Chronique Asie du 14/10/2005
Cambodge, une succession royale en douceur
Il y a un an, l’abdication du roi Norodom Sihanouk avait surpris le Cambodge, qui ne s’attendait pas à devoir choisir un successeur avant la mort du souverain. Les observateurs se sont même demandé quel roi ferait le prince Sihamoni, un inconnu qui avait passé toute sa vie d’adulte hors du pays. A l’heure où le nouveau roi fête le premier anniversaire de son règne, les opinions lui sont plutôt favorables: même s’il n’est pas aussi flamboyant que son père, Sihamoni s’en tire très bien.
Il s’est d’abord fait connaître en multipliant les voyages en province et à l’étranger. Ainsi, en août dernier, il s’est rendu à Pékin pour sa première visite officielle en Chine, faisant ensuite un détour nostalgique par la ville de Tianjin, où il a étudié la danse dans les années 70. Dans le même registre, il envisage de se rendre à Prague l’année prochaine pour remercier les autorités tchèques de l’accueil qui lui a été accordé entre 1962 et 1975. C’est dans cette ville, en effet, qu’il a fait ses études.
D’autres événements lui ont facilité la tâche, notamment ses voyages en province. En juin, il a visité la région de Païlin, le fief des Khmers rouges, où il a été acclamé par 10 000 personnes. A l’occasion de son 53e anniversaire, des hauts responsables religieux des 24 provinces et villes du Cambodge l’ont béni lors d’une cérémonie suivant les rites bouddhiques. La population, qui avait eu droit alors à trois jours de congé, a démontré qu’elle avait bien accepté son jeune roi, dont la figure revêt un caractère quasi-religieux.

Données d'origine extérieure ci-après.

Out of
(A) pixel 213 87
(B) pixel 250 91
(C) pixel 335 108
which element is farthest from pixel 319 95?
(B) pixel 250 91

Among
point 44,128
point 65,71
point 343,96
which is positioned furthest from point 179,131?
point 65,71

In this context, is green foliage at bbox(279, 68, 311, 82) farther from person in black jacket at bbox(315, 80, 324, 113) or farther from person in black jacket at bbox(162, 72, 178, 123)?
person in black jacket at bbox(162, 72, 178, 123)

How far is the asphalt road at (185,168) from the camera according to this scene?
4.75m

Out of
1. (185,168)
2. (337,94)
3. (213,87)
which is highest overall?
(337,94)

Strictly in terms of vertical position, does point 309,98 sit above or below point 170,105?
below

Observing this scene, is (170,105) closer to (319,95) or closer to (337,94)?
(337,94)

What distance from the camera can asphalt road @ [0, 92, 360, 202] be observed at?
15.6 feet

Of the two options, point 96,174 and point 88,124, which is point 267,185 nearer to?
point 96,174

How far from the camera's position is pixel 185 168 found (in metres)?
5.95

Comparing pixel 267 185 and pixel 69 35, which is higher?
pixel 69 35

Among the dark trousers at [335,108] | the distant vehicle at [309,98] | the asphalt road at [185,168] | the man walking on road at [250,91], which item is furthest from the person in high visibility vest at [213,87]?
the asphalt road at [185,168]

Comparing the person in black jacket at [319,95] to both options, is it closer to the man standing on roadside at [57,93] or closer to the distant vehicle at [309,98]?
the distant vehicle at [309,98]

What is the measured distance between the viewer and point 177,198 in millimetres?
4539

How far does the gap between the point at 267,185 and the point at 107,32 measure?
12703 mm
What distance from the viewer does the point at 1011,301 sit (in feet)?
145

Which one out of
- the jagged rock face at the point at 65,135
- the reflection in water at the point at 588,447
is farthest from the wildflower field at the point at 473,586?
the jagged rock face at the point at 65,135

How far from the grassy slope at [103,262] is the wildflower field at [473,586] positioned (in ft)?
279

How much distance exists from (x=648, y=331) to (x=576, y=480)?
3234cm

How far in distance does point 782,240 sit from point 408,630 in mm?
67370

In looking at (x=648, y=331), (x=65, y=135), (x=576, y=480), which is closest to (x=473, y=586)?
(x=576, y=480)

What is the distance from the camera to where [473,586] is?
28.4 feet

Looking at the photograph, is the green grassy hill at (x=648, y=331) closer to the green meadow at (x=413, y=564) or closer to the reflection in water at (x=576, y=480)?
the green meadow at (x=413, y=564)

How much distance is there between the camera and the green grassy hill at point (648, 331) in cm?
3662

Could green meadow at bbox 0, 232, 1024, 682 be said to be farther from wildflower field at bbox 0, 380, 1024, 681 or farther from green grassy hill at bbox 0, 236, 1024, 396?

En tant que monarque constitutionnel, Norodom Sihamoni tente de rester au-dessus de la mêlée politique. Un exemple, sa réaction lorsque le dirigeant de l’opposition Sam Rainsy a été expulsé du Parlement et s’est exilé en Europe. Le député a écrit alors au roi en lui demandant d’intervenir. Mais Sihamoni a préféré rester en arrière plan, laissant son père gérer le conflit. Il est vrai qu’il ne possède pas l’autorité de Norodom Sihanouk qui a toujours fait preuve d’ un sens aigu de la politique et d’une profonde maîtrise du jeu du pouvoir.
Sihamoni, lui, préfère agir en douceur. Ses priorités sont l’environnement et l’humanitaire. Mais il sera difficile de ne pas assumer son rôle de médiateur face aux courants qui s’affrontent au sein de la société cambodgienne. Et, surtout, il ne sera pas facile de gérer les relations compliquées et ambiguës que la maison royale entretient avec le Premier ministre Hun Sen, un politicien habile qui n’a aucune sympathie pour la monarchie du Cambodge.